Каждый мечтает о собаке. Повести - страница 10



«Что же, она нас бросила?! – спросил Витька и со злостью сказал: Врешь ты все! Это ты ее бросил, а не она нас!»

Он тогда крикнул ему: «Замолчи!» – и ударил по щеке, единственный раз в жизни, хотя был неправ. Но он, видимо, думал больше о себе и совсем не подумал о том, что Витьке Лусия тоже дорога.

Сергей Алексеевич сел на камне у самой кромки воды, и набежавшая волна сбила клетку с птицей.

Коля подхватил клетку и вытащил кенара.

– Не дышит, – сказал Коля.

– Это я виноват, – сказал Сергей Алексеевич. – Прости. Засмотрелся на тебя.

– Я не артист, чтобы на меня смотреть! – в сердцах ответил Коля. – А вот подарочка как не бывало.

– Ты похож на моего сына, – вдруг сказал Сергей Алексеевич.

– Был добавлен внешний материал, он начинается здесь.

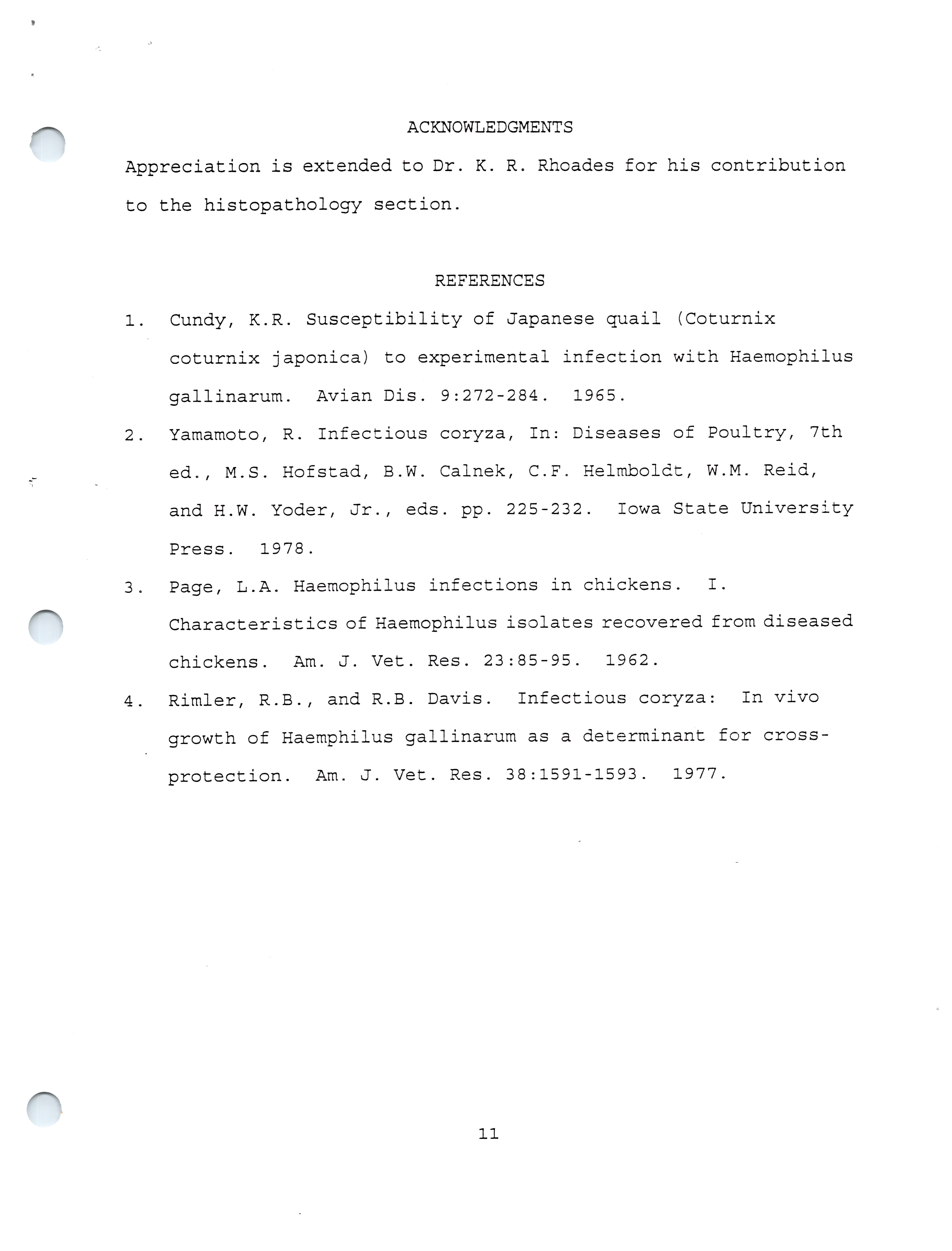 ACKNOWLEDGMENTS

Appreciation is extended to Dr. K. R. Rhoades for his contribution to the histopathology section.

REFERENCES

1. Cundy, K.R. Susceptibility of Japanese quail (Coturnix coturnix japonica) to experimental infection with Haemophilus gallinarum. Avian Dis. 9:272-284. 1965.

2. Yamamoto, R. Infectious coryza, In: Diseases of Poultry, 7th ed., M.S. Hofstad, B.W. Calnek, C.F. Helmboldt, W.M. Reid, and H.W. Yoder, Jr., eds. pp. 225-232. Iowa State University Press. 1978.

3. Page, L.A. Haemophilus infections in chickens. I. Characteristics of Haemophilus isolates recovered from diseased chickens. Am. J. Vet. Res. 23:85-95. 1962.

4. Rimler, R.B., and R.B. Davis. Infectious coryza: In vivo growth of Haemphilus gallinarum as a determinant for cross-protection. Am. J. Vet. Res. 38:1591-1593. 1977.

11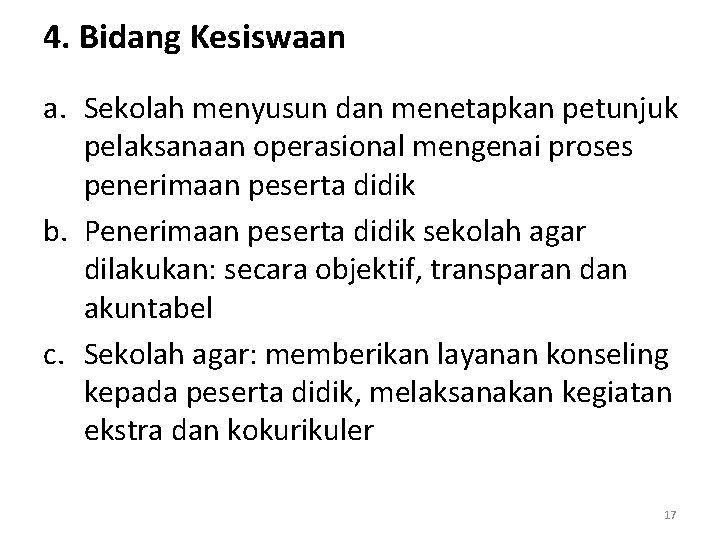 4. Bidang Kesiswaan

a. Sekolah menyusun dan menetapkan petunjuk pelaksanaan operasional mengenai proses penerimaan peserta didik
b. Penerimaan peserta didik sekolah agar dilakukan: secara objektif, transparan dan akuntabel
c. Sekolah agar: memberikan layanan konseling kepada peserta didik, melaksanakan kegiatan ekstra dan kokurikuler

17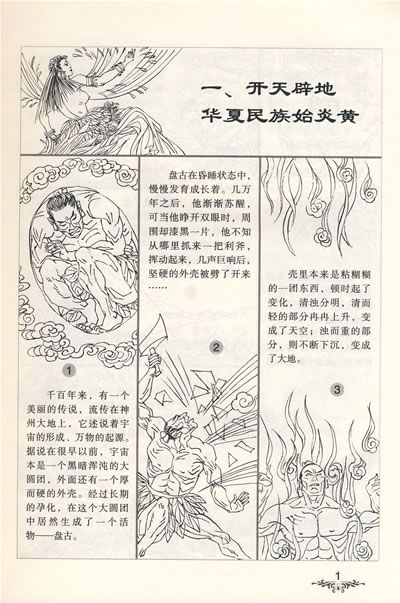 一、开天辟地
华夏民族始炎黄

1

千百年来，有一个美丽的传说，流传在神州大地上，它述说着宇宙的形成、万物的起源。据说在很早以前，宇宙本是一个黑暗浑沌的大圆团，外面还有一个厚而硬的外壳。经过长期的孕化，在这个大圆团中居然生成了一个活物——盘古。

盘古在昏睡状态中，慢慢发育成长着。几万年之后，他渐渐苏醒，可当他睁开双眼时，周围却漆黑一片，他不知从哪里抓来一把利斧，挥动起来，几声巨响后，坚硬的外壳被劈了开来……

2

壳里本来是粘糊糊的一团东西，顿时起了变化，清浊分明，清而轻的部分冉冉上升，变成了天空；浊而重的部分，则不断下沉，变成了大地。

3

1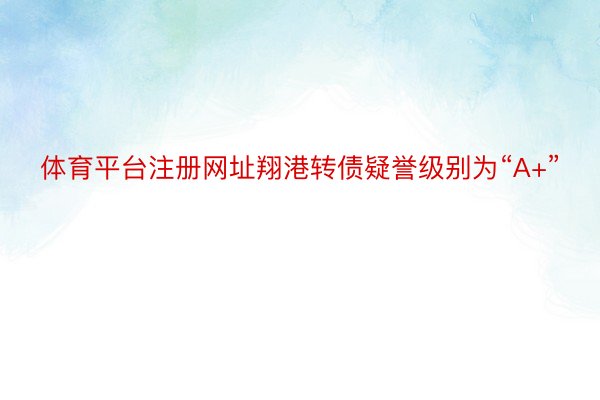 体育平台注册网址翔港转债疑誉级别为“A+”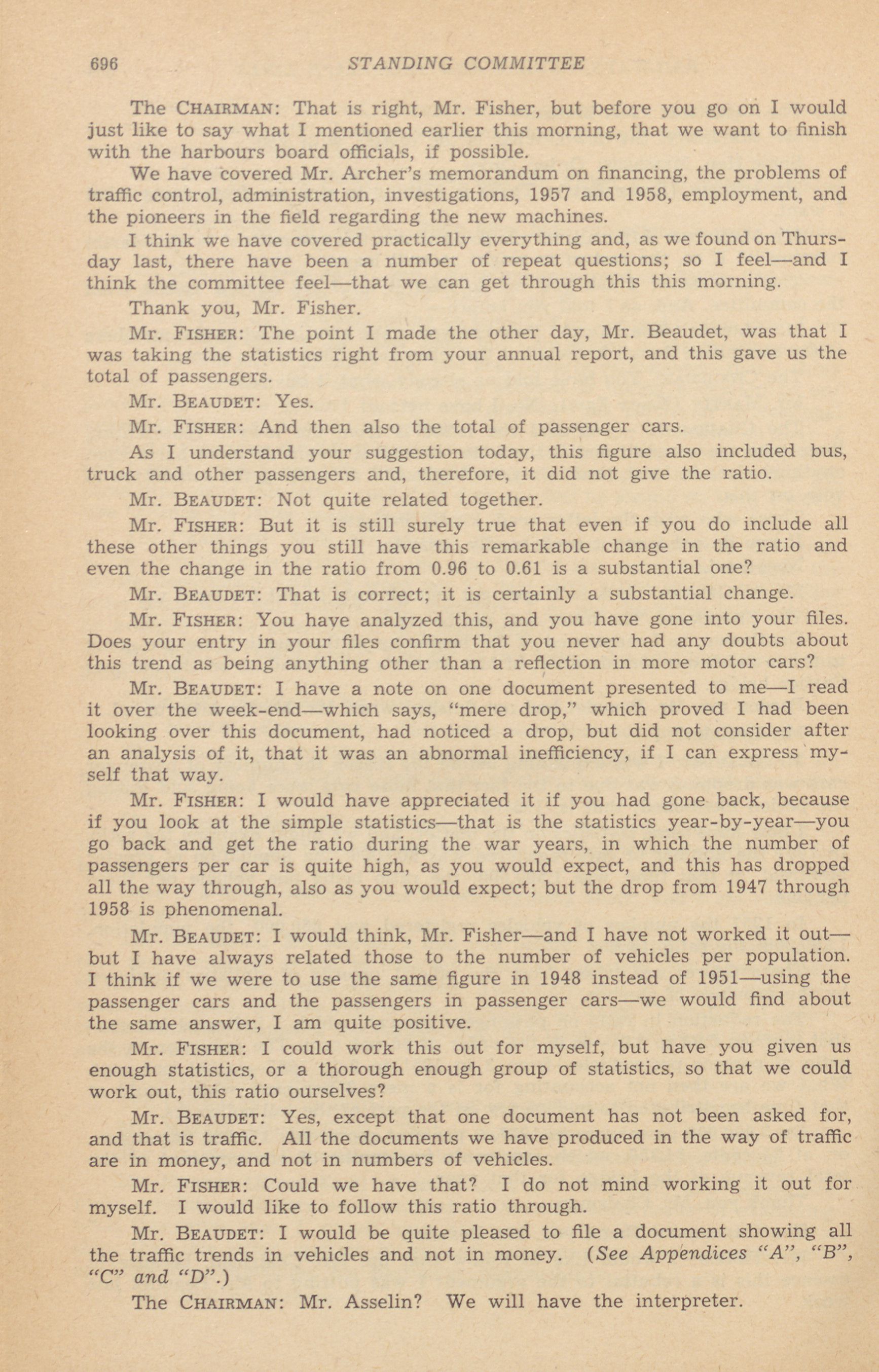 696 STANDING COMMITTEE

The CHAIRMAN: That is right, Mr. Fisher, but before you go on I would just like to say what I mentioned earlier this morning, that we want to finish with the harbours board officials, if possible.

We have covered Mr. Archer's memorandum on financing, the problems of traffic control, administration, investigations, 1957 and 1958, employment, and the pioneers in the field regarding the new machines.

I think we have covered practically everything and, as we found on Thursday last, there have been a number of repeat questions; so I feel—and I think the committee feel—that we can get through this this morning.

Thank you, Mr. Fisher.

Mr. FISHER: The point I made the other day, Mr. Beaudet, was that I was taking the statistics right from your annual report, and this gave us the total of passengers.

Mr. BEAUDET: Yes.

Mr. FISHER: And then also the total of passenger cars.

As I understand your suggestion today, this figure also included bus, truck and other passengers and, therefore, it did not give the ratio.

Mr. BEAUDET: Not quite related together.

Mr. FISHER: But it is still surely true that even if you do include all these other things you still have this remarkable change in the ratio and even the change in the ratio from 0.96 to 0.61 is a substantial one?

Mr. BEAUDET: That is correct; it is certainly a substantial change.

Mr. FISHER: You have analyzed this, and you have gone into your files. Does your entry in your files confirm that you never had any doubts about this trend as being anything other than a reflection in more motor cars?

Mr. BEAUDET: I have a note on one document presented to me—I read it over the week-end—which says, "mere drop," which proved I had been looking over this document, had noticed a drop, but did not consider after an analysis of it, that it was an abnormal inefficiency, if I can express myself that way.

Mr. FISHER: I would have appreciated it if you had gone back, because if you look at the simple statistics—that is the statistics year-by-year—you go back and get the ratio during the war years, in which the number of passengers per car is quite high, as you would expect, and this has dropped all the way through, also as you would expect; but the drop from 1947 through 1958 is phenomenal.

Mr. BEAUDET: I would think, Mr. Fisher—and I have not worked it out—but I have always related those to the number of vehicles per population. I think if we were to use the same figure in 1948 instead of 1951—using the passenger cars and the passengers in passenger cars—we would find about the same answer, I am quite positive.

Mr. FISHER: I could work this out for myself, but have you given us enough statistics, or a thorough enough group of statistics, so that we could work out, this ratio ourselves?

Mr. BEAUDET: Yes, except that one document has not been asked for, and that is traffic. All the documents we have produced in the way of traffic are in money, and not in numbers of vehicles.

Mr. FISHER: Could we have that? I do not mind working it out for myself. I would like to follow this ratio through.

Mr. BEAUDET: I would be quite pleased to file a document showing all the traffic trends in vehicles and not in money. (See Appendices "A", "B", "C" and "D".)

The CHAIRMAN: Mr. Asselin? We will have the interpreter.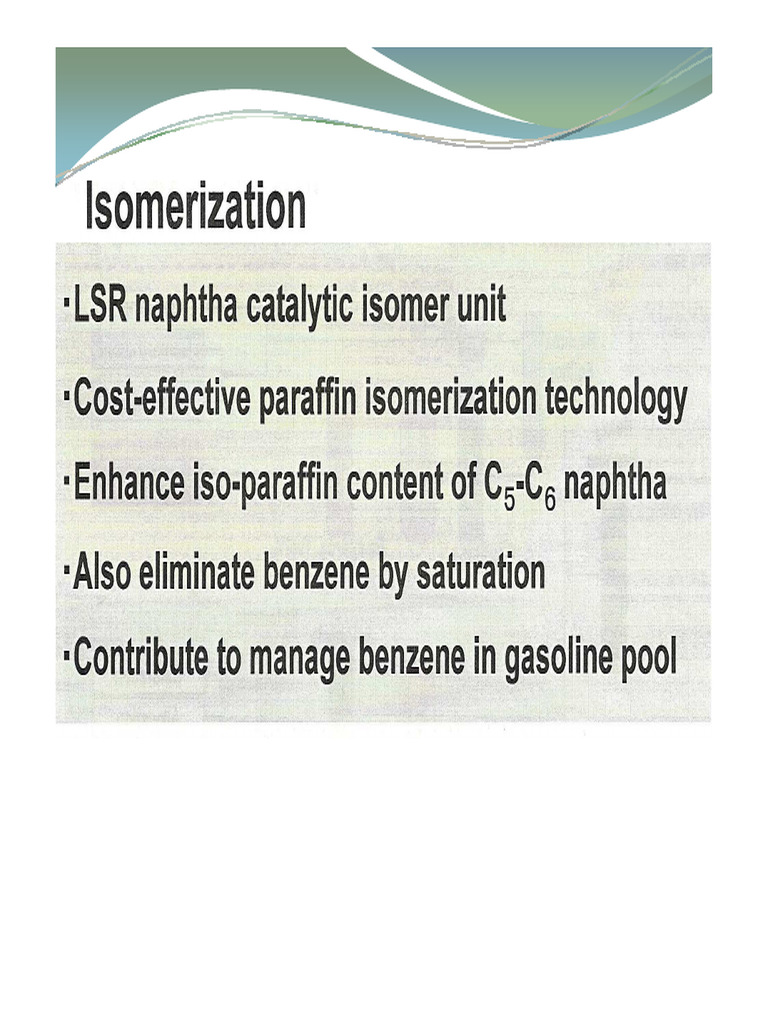 Isomerization

·LSR naphtha catalytic isomer unit

·Cost-effective paraffin isomerization technology

·Enhance iso-paraffin content of $C_5$-$C_6$ naphtha

·Also eliminate benzene by saturation

·Contribute to manage benzene in gasoline pool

Он произнес эти слова, как будто сделал какое-то мировое открытие или рассказал величайший секрет, но Коля ничего не заметил.

– Захлебнулся, – сказал Коля. – Много ли ему надо.

Сергей Алексеевич взял кенара у мальчика и начал на него дышать, стараясь отогреть птицу своим дыханием.

Но вот кенар шевельнулся, и Сергей Алексеевич с видом победителя протянул его мальчику.

– Жив курилка. Просто испугался, – сказал Сергей Алексеевич. – Я в детстве с ними много возился.

Слово «детство» оглушило его своей неожиданностью: не верилось, что это когда-то было. Что было детство с рыжебородым отцом, каменотесом, что была мать. Она по утрам кормила во дворе кур, которые неслись в сарае на сеновале. А он потихоньку пробирался на сеновал, таскал эти яйца и выпивал, а мать не могла понять, почему вдруг куры перестали нестись, и ему было смешно. Куда все это ушло? И почему это вызывает в нем только удивление, а последующее – гибель Витьки, потеря товарищей – боль? Потому что последующее могло быть лучше, удачнее. А детство прошло так, и по-другому не надо.

– Шевелится, – сказал Коля, вспомнил, что старик ему что-то говорил о сыне, и спросил: – А ваш сын живет в Москве?

Сергей Алексеевич промолчал: он и сам еще не понимал, как у него вырвалось про сына. Только разве потому, что этот паренек похож на Витьку. Он ведь никогда никому не рассказывал о сыне – это была его тяжкая ноша, и он не хотел и не мог ни с кем ее делить. Но сейчас впервые им овладело странное состояние. Этот мальчишка его гипнотизировал своим видом, и с каждой минутой Сергей Алексеевич находил в нем Витькины черты, и поэтому ему захотелось открыться перед ним.

Сергей Алексеевич бросился в рассказ сразу, без подготовки, бросился очертя голову:

– Он погиб… В войну…

Сергей Алексеевич замолчал. Приступ воспоминаний был настолько силен и осязаем, что вызвал у него даже головокружение. Он закурил и затянулся, и голова у него от этого стала совсем пьяной. И он уже не слышал сам, что рассказывал, не слышал собственного голоса, и, может быть, он рассказывал Коле не то, что видел сам.

Какой-то неровный строй людей, изломанная длинная цепочка. Ну да, это тот самый привал, на котором он отпустил Витьку в разведку. Он отлично помнил эту большую лесную поляну. Да что там помнил – просто ни на секунду не забывал, но прятал где-то в глубине памяти. И вот лица этих людей, что были с ним тогда там.

Сергей Алексеевич почувствовал, как он идет широким военным шагом вдоль этого строя, и не заметил, что Коля едва поспевает за ним.

…Они рассчитывались по порядку номеров, а он шел вдоль строя, вглядываясь в лица этих людей, и сострадание жгло его сердце. Они давно мертвы, эти люди, а он слышал их голоса, видел заросшие лица, перевязанные головы, запекшиеся губы. В строю среди здоровых много раненых, сидящих на земле, некоторые лежали на носилках, прикрытые шинелями. Женщины тоже стояли в строю, держа за руки ребятишек. У иных двое, а к одной прижались трое; это была жена погибшего полкового интенданта Новикова. Они даже не успели эвакуировать семьи.